In tegenstelling tot wat voor de VS het geval is, kan de EU bovendien
aantonen dat de invoer de afgelopen tijd sterk is gestegen: van 15,4
miljoen ton in 1997 tot 26,6 miljoen ton in 2001, ofwel een toename
van 73% over de laatste vier jaar.
De opening door de VS in juni 2001 van het onderzoek op grond van
sectie 201 en de stappen van de Amerikaanse regering die uiteindelijk
leidden tot de aankondigingen van president Bush op 5 maart, hebben
samen met de ongeveer 200 antidumping- en antisubsidiemaatregelen die
momenteel van kracht zijn een remmende invloed gehad op de invoer naar
de VS en geleid tot verlegging naar de EU-markt.
* * *
Beantwoord de volgende vragen aan de hand van de leestekst.
(a) Tot hoeveel ton was de invoer in 2001 gestegen?
(b) In welke maand en welk jaar opende de VS het onderzoek op grond van sectie 201?
(c) Hoeveel antidumping- en antisubsidiemaatregelen zijn momenteel van kracht?

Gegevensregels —
* * *
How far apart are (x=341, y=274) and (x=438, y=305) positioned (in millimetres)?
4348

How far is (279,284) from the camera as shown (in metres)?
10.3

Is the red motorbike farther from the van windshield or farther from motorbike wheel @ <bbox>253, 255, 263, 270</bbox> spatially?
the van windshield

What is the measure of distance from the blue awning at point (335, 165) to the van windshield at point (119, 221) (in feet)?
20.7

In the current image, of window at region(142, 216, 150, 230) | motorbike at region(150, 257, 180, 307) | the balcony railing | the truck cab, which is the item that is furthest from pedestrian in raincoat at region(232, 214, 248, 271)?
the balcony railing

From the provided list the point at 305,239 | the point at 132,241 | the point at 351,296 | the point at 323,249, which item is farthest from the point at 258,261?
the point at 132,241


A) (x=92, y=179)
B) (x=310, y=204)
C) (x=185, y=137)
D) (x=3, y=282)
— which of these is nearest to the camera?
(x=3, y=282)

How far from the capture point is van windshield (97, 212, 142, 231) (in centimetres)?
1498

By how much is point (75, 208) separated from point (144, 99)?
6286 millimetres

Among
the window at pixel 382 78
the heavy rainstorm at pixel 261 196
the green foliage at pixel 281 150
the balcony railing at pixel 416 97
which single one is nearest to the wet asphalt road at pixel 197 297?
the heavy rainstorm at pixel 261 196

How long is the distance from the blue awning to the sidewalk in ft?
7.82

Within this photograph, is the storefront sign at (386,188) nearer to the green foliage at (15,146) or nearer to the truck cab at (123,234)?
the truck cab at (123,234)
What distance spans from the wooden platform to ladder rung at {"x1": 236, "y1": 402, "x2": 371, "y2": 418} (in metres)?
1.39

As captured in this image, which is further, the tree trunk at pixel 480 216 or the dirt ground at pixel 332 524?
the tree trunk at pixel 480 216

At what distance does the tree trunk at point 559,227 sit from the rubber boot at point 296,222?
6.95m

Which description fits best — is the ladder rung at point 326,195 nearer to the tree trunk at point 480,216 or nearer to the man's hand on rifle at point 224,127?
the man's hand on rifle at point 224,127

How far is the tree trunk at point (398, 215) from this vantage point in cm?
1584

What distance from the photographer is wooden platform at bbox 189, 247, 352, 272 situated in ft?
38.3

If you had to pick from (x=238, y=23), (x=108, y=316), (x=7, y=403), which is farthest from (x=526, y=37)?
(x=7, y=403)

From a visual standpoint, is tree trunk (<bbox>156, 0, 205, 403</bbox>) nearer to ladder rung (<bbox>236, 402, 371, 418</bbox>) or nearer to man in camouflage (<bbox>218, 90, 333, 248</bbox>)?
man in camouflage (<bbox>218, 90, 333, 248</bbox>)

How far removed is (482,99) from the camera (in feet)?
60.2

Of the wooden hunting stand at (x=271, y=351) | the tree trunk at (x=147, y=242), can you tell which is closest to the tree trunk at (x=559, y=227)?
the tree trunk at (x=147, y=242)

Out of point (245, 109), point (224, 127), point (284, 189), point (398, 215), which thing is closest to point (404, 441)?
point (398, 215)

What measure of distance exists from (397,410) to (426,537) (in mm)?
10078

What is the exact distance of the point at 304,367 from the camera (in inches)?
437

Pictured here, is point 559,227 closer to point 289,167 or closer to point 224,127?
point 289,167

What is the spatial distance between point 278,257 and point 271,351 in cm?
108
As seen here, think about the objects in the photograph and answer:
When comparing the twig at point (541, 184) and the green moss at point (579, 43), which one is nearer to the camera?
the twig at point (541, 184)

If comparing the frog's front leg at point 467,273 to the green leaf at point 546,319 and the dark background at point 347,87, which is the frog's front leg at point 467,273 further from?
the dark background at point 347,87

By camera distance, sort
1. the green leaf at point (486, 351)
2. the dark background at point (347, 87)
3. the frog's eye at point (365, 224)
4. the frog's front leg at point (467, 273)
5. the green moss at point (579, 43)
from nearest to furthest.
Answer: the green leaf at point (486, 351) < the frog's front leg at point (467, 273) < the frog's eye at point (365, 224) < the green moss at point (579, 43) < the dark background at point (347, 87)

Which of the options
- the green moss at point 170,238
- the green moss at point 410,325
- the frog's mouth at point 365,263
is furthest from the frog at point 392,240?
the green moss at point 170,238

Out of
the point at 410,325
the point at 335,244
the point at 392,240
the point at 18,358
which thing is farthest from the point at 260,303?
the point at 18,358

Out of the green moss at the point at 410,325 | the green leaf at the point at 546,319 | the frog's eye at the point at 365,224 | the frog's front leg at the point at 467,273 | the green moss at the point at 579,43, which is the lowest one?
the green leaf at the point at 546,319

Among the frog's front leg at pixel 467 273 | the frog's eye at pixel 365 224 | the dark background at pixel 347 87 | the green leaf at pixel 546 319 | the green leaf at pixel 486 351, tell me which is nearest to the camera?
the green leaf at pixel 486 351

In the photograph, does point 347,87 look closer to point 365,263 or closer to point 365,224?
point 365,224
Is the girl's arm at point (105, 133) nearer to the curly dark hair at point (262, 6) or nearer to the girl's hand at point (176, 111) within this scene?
* * *
SCHRIFTELIJK ANTWOORD —
(a) Tot 26,6 miljoen ton.
(b) In juni 2001.
(c) Ongeveer 200.